All the same, Livingston is in an admittedly different role from his days as the Clippers' point guard. The Thunder are playing the 6-foot-7 Livingston primarily as an off guard opposite Russell Westbrook, and at times as a small forward.

He played in one lineup alongside Westbrook and Kyle Weaver, and another with Westbrook and Alabama-Birmingham guard Robert Vaden. The Thunder had Westbrook, Weaver and No. 3 overall pick James Harden together in the fourth quarter.

"All of us have point guard and playmaking abilities,” Livingston said. "So it allows us to all play together in unison. I think that's what the coaches and the executive staff, they're kind of experimenting out here and letting us play with each other and build chemistry.”

Livingston did gain some experience as an off guard playing opposite Sam Cassell with the Clippers.

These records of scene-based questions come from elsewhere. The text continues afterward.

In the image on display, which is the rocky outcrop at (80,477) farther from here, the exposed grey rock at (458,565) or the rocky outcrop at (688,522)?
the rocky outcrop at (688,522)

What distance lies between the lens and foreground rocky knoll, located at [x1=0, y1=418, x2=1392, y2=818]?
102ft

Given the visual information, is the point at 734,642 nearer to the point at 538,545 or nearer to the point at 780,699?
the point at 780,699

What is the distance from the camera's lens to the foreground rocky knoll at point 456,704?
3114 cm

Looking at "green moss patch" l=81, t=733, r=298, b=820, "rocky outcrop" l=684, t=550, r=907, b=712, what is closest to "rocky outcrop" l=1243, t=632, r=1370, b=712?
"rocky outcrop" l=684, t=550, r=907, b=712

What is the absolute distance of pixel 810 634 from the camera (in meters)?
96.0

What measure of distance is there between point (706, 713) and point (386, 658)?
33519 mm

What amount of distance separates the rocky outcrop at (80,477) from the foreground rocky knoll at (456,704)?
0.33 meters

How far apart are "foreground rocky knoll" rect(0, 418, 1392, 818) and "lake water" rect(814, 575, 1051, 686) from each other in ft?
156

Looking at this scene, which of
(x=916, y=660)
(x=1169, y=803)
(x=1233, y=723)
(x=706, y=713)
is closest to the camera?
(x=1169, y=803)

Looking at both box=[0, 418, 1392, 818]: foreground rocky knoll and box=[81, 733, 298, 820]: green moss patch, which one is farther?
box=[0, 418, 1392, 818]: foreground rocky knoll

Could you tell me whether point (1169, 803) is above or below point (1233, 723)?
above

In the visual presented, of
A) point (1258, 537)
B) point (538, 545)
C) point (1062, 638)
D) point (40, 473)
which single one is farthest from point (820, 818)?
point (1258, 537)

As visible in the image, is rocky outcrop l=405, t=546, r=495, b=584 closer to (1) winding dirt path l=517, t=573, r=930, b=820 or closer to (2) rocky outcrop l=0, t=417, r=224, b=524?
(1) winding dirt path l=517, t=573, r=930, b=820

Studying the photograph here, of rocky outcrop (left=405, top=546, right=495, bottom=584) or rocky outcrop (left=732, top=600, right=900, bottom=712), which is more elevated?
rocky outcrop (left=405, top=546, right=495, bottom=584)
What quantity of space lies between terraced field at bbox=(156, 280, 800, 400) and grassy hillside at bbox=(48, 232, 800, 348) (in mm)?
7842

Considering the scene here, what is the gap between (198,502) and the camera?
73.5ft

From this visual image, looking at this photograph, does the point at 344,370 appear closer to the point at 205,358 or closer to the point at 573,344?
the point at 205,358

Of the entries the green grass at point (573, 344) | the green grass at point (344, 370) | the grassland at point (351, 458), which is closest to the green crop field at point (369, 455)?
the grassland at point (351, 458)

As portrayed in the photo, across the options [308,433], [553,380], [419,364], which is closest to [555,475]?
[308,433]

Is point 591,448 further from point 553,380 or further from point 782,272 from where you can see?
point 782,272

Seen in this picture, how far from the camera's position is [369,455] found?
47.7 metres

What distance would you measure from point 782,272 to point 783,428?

He matched up for much of Wednesday's game against J.R. Giddens.

"I feel like my basketball IQ is high enough to where I can adapt,” Livingston said. "I'm not necessarily a better scoring guard than I am a playmaker, but I feel like I can have the ability to create mismatches by having two point guards on the floor.”

He had his moments against the summer Celtics, blocking Coby Karl's layup bid on the break, cutting for a basket as part of a three-point play and racing end to end in the final five seconds of the first half for a layup that was goaltended.

Of course, Livingston also tried to post up Bill Walker despite giving up nearly 40 pounds, but missed a fadeaway. Such are the lessons of summer league.

With Westbrook and Harden and so many others playing in Orlando, Livingston said of the summer league, "This is kind of like the start of our season.” He added that he saw himself as one of the Thunder's building blocks, though his contract is only minimally guaranteed.

He's ditched the bulky brace that stretched from his thigh to his calf for a compression model, though his buzzword for the knee still is "security." And as much as he appreciates the NBA after being away, Livingston doesn't hold a championship parade every day just for making it back.

"I think that was a victory in itself, but it's not over,” Livingston said. "In my eyes, I'm a competitor, I think I can still play at a high level, so it's definitely not over. That's just half the battle.”